14. Disputes. As a condition of granting the Option, the Participant agrees for himself or herself and his or her legal representatives that any dispute or disagreement which may arise under, or as a result of, or pursuant to the Plan or this Agreement shall be determined by the Committee, and any interpretation by the Committee of the terms of the Plan or this Agreement shall be final, binding, and conclusive. Participant shall be responsible for any and all costs and expenses (including legal fees) incurred by Participant or CIBM arising out of or relating to such dispute.
15. Governing Law. To the extent not pre-empted by Federal law, the Option and this Agreement shall be construed, administered and governed in all respects under and by the laws of the State of Wisconsin.

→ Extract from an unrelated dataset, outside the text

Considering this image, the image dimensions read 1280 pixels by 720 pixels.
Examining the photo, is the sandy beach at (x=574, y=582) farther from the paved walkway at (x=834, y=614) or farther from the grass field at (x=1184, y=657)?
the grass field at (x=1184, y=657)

16. Professional Advice. The acceptance and exercise of the Option and the sale of Common issued pursuant to exercise of the Option may have consequences under federal and state tax and securities laws which may vary depending on the individual circumstances of the Participant. Accordingly, Participant acknowledges that he or she has been advised to consult his or her personal legal and tax advisor in connection with this Agreement and his or her dealing with respect to the Option or the Common Stock.
17. Severability. If, for any reason, any provision of this Agreement, or any part of any provision, is held invalid, such invalidity shall not affect any other provision of this Agreement or any part of such provision not held so invalid, and each such other provision and part thereof shall to the full extent consistent with law continue in full force and effect.
18. Section Headings. The titles to the Sections of this Agreement are solely for convenience and shall not be used to explain, modify, simplify or aid in the interpretation of the provisions of this Agreement.
CIB MARINE BANCSHARES, INC.
By: [ ]
Name: W. Xxxxx Xxxxx
Its: Chairman
Attest: [ ]
Name: Xxxxxx X. Xxxxxx
Its: Senior Vice President, Chief Legal Officer and Secretary
The undersigned hereby accepts the foregoing Option and the terms and conditions of this Agreement.